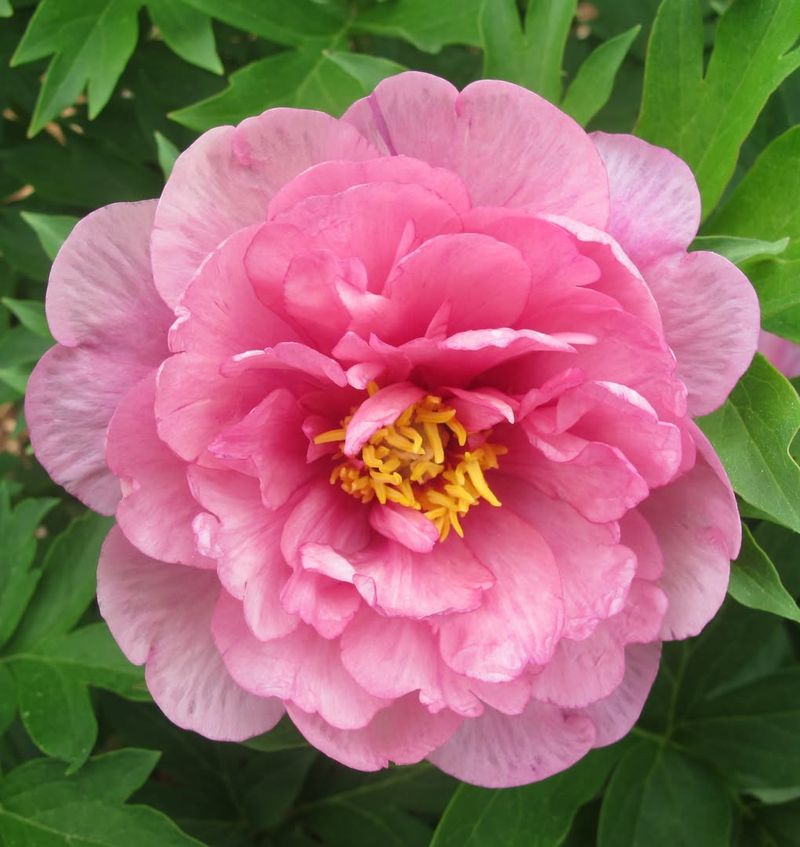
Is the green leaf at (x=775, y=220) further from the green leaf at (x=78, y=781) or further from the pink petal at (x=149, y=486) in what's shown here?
the green leaf at (x=78, y=781)

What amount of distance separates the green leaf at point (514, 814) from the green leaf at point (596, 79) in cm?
75

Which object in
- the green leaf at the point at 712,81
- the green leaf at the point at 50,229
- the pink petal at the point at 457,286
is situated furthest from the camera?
the green leaf at the point at 50,229

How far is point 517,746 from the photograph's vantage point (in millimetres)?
854

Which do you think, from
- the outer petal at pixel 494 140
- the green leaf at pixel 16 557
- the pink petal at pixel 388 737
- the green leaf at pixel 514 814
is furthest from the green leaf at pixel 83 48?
the green leaf at pixel 514 814

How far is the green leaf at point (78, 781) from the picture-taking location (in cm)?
108

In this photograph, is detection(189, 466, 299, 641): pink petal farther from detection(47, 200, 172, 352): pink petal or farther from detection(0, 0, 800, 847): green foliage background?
detection(0, 0, 800, 847): green foliage background

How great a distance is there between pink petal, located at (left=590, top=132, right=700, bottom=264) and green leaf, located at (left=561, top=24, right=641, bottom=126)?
256 millimetres

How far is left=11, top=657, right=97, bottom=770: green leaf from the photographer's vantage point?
1085 mm

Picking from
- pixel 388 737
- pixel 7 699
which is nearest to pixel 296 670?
pixel 388 737

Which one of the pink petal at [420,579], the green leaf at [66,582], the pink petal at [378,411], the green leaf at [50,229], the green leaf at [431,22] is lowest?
the green leaf at [66,582]

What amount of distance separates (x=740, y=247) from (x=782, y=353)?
0.44 metres

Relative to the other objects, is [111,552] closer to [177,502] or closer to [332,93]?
[177,502]

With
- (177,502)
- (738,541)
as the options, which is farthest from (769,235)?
(177,502)

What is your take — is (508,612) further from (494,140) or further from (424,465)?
(494,140)
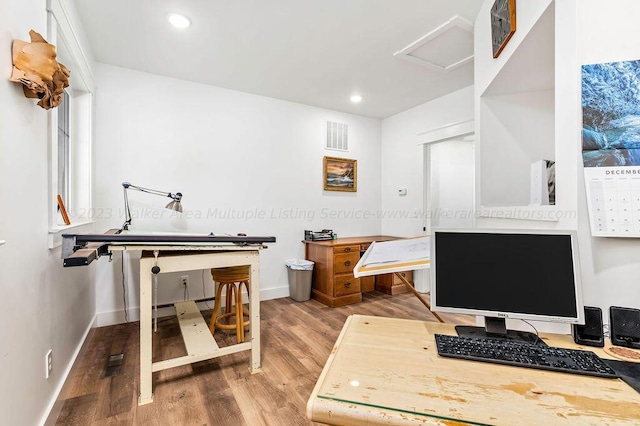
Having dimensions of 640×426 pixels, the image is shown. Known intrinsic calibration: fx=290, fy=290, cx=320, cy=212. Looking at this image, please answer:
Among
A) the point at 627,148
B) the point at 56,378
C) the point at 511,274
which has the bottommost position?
the point at 56,378

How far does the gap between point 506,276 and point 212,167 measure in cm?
325

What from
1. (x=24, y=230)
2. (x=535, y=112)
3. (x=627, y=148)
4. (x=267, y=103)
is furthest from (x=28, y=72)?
(x=535, y=112)

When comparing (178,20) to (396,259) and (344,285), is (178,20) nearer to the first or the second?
(396,259)

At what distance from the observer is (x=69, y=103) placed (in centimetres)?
255

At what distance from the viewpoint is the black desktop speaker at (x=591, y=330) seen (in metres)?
1.03

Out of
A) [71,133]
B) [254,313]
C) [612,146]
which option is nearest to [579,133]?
[612,146]

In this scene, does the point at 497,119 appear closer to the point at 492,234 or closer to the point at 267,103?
the point at 492,234

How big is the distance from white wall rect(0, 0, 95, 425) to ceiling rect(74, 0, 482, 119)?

TASK BRIEF —
Can you copy everything from the line containing "At what distance from the observer" down to the end of the listing, both ends included, without changing a single character?

REPLY TO THE TASK —
At what distance from the observer is (x=69, y=103) placed (in centimetres)?
255

At what distance from the viewpoint is the black desktop speaker at (x=591, y=330) seen (in metres)?
1.03

Out of
A) [71,133]
B) [254,313]
C) [612,146]
which option is nearest to [579,133]?
[612,146]

In this scene, does the point at 497,119 appear closer to the point at 492,234 or closer to the point at 267,103?
the point at 492,234

How big is the distance from white wall rect(0, 0, 95, 425) to ceiling rect(74, 0, 482, 119)?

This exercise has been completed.